== Provided data ==
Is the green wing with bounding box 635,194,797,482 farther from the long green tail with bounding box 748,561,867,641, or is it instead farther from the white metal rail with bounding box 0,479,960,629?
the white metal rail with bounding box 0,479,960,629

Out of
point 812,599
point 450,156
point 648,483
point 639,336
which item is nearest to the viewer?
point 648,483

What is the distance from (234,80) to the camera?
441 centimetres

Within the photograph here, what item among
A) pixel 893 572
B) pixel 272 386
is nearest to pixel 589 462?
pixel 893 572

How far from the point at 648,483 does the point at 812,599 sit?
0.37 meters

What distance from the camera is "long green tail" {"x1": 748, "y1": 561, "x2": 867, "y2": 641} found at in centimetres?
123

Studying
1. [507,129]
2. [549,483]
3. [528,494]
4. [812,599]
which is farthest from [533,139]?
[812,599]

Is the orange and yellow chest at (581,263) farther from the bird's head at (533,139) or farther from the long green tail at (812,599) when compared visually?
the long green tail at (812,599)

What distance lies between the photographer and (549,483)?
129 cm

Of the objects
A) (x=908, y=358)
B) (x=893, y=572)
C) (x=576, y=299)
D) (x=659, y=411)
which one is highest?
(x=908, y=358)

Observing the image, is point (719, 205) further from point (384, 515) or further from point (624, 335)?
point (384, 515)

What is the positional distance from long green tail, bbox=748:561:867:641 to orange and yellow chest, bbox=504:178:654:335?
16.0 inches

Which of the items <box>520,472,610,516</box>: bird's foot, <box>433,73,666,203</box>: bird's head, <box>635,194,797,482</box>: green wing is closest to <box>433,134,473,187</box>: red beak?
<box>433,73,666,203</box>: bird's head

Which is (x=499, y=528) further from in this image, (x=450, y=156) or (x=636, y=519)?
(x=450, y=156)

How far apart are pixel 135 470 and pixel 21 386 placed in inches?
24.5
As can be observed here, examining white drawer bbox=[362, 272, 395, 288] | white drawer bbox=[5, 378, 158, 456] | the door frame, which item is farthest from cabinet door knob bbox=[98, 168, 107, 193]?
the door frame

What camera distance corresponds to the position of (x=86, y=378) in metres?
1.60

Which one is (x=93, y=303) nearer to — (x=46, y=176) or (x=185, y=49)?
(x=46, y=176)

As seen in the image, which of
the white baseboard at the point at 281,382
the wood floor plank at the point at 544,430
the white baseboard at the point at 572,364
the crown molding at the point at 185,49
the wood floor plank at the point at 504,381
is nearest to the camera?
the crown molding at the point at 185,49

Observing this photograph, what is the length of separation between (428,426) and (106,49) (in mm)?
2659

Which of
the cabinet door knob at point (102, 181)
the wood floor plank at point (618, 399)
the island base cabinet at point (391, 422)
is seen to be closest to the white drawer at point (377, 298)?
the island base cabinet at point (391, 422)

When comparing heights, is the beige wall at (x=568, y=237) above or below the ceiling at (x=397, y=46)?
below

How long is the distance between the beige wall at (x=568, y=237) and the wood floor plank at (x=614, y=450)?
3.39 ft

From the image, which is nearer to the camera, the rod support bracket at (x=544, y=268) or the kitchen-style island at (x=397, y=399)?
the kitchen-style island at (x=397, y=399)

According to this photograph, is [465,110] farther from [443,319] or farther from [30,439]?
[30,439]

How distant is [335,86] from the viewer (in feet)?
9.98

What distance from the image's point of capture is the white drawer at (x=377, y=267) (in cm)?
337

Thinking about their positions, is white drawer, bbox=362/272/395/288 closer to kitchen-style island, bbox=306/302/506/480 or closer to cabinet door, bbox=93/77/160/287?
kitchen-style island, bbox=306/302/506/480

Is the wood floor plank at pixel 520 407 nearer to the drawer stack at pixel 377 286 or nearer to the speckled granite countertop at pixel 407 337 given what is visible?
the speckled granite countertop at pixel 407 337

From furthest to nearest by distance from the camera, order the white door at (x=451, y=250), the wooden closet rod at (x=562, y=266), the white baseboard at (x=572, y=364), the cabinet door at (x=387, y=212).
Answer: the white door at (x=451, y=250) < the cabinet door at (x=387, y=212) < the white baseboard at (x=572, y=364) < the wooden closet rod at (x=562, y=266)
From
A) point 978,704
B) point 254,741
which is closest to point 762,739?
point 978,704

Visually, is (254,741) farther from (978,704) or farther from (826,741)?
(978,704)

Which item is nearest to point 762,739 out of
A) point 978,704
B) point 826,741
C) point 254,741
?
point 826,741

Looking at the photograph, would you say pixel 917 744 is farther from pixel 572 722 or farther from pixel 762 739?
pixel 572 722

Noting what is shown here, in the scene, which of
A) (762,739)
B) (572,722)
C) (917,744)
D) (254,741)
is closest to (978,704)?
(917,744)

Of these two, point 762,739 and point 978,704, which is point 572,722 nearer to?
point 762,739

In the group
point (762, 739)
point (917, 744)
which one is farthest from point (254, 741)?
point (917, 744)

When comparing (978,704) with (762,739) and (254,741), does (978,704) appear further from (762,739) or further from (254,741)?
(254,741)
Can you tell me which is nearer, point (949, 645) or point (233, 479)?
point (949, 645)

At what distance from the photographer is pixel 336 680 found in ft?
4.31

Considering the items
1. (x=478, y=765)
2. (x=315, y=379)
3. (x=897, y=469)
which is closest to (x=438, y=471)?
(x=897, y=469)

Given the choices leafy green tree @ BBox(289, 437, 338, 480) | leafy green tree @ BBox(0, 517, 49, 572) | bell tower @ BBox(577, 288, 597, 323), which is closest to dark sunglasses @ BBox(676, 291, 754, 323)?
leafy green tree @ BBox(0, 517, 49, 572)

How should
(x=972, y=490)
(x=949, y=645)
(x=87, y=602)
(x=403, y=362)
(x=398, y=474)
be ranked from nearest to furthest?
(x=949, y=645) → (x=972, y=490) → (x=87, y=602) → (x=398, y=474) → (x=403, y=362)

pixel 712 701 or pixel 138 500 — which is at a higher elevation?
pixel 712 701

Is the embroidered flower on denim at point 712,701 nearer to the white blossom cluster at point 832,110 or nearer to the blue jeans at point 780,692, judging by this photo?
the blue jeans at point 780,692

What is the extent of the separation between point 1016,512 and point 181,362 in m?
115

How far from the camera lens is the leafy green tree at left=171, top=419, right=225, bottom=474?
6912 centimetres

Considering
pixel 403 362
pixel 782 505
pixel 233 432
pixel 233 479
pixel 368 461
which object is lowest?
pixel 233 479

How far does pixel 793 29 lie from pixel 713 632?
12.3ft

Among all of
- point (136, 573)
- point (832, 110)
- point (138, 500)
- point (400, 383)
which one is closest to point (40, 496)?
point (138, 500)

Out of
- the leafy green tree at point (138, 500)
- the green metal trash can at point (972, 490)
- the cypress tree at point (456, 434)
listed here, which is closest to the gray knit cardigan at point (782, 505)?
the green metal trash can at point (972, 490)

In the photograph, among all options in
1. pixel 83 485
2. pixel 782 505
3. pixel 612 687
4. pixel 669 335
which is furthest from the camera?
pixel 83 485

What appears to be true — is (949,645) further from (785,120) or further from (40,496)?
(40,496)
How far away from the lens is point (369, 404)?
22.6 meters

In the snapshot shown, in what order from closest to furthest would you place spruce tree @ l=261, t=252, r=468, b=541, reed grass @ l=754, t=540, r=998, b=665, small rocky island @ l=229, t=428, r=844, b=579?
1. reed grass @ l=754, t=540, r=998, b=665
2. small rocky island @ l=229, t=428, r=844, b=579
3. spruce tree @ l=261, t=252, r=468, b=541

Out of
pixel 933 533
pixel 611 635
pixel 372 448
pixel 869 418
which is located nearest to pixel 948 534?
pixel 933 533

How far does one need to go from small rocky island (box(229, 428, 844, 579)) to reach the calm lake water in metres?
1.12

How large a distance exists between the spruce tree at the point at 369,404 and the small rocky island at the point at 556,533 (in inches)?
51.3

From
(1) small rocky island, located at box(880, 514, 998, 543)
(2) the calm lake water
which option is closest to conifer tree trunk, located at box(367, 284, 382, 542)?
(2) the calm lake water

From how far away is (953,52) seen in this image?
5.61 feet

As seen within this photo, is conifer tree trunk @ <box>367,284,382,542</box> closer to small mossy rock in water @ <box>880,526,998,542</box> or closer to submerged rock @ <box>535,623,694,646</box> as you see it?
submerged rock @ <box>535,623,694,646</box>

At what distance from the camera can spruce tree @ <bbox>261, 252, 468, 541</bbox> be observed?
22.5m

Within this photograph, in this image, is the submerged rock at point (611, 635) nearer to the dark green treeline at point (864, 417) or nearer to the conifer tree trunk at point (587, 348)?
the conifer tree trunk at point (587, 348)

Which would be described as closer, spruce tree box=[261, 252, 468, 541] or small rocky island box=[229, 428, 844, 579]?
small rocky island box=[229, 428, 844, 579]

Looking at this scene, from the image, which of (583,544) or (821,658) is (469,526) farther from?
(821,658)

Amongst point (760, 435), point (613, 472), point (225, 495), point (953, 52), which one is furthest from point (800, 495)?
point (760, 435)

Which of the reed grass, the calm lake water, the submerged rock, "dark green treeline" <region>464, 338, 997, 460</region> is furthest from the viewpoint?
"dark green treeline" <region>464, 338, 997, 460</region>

== Exercise directions ==
Can you revise the stretch from the line containing "Which would be" through the end of the listing, swapping "reed grass" for "reed bed" with everything else left unchanged, and return only those lines?

== The response ==
Which would be described as closer, spruce tree box=[261, 252, 468, 541] or small rocky island box=[229, 428, 844, 579]?
small rocky island box=[229, 428, 844, 579]

Looking at this scene, from the image, which of (583,544) or (821,658) is (469,526) farther from?
(821,658)

Amongst point (760, 435), point (613, 472), point (225, 495), point (953, 52), which one is furthest from point (800, 495)?
point (760, 435)

Which of the reed bed, the calm lake water, the submerged rock, "dark green treeline" <region>464, 338, 997, 460</region> is furthest from the viewpoint?
"dark green treeline" <region>464, 338, 997, 460</region>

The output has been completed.